## Objective
Collect every line in the rows below that contains the word "cathedral", and copy each one out in full.

(Spatial relation data)
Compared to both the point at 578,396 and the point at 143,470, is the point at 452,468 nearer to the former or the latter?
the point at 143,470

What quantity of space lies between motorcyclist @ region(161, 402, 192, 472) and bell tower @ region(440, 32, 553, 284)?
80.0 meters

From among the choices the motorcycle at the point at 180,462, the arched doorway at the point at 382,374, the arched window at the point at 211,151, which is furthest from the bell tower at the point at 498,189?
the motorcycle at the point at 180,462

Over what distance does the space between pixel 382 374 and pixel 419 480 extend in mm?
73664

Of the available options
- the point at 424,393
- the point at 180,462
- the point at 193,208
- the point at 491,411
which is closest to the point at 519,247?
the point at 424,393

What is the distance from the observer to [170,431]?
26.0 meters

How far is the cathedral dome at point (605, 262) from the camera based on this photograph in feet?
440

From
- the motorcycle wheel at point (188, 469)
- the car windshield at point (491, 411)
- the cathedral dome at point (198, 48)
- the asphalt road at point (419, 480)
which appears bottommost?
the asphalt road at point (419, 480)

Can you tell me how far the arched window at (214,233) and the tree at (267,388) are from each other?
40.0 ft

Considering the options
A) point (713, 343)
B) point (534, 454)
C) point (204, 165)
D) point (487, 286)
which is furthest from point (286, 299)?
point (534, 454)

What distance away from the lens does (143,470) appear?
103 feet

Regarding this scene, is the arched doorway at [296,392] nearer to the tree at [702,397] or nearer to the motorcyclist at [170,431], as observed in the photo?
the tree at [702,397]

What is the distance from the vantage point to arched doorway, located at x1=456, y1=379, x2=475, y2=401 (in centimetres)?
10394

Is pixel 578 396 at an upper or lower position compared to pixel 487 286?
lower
* * *
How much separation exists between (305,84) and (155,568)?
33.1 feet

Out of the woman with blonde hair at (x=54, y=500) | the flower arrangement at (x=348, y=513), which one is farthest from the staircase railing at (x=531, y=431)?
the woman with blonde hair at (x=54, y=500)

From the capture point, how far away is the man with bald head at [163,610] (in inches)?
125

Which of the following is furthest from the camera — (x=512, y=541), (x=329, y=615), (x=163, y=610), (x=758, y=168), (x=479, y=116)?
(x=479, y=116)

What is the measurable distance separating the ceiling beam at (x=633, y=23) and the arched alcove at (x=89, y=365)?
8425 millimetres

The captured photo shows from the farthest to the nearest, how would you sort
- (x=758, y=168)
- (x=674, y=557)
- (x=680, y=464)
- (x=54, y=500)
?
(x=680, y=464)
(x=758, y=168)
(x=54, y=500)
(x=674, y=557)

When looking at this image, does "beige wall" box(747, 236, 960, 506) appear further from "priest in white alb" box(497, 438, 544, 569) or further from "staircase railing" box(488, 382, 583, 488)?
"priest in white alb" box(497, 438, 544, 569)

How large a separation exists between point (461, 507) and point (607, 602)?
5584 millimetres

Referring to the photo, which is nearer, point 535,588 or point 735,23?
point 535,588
* * *
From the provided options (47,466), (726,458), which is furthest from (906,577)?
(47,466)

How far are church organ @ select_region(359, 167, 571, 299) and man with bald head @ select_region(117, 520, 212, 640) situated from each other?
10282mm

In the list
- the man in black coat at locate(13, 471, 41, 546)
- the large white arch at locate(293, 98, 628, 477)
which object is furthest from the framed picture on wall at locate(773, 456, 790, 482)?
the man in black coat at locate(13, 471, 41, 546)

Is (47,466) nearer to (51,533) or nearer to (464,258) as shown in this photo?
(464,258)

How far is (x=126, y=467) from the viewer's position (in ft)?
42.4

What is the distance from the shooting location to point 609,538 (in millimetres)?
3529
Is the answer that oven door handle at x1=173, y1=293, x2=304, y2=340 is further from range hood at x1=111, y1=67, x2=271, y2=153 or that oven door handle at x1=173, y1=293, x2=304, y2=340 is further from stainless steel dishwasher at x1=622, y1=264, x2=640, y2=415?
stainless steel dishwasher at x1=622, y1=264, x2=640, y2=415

## Final result
How far is the cathedral dome at point (605, 262) from the camera based on this photograph in feet?
- the cathedral dome at point (198, 48)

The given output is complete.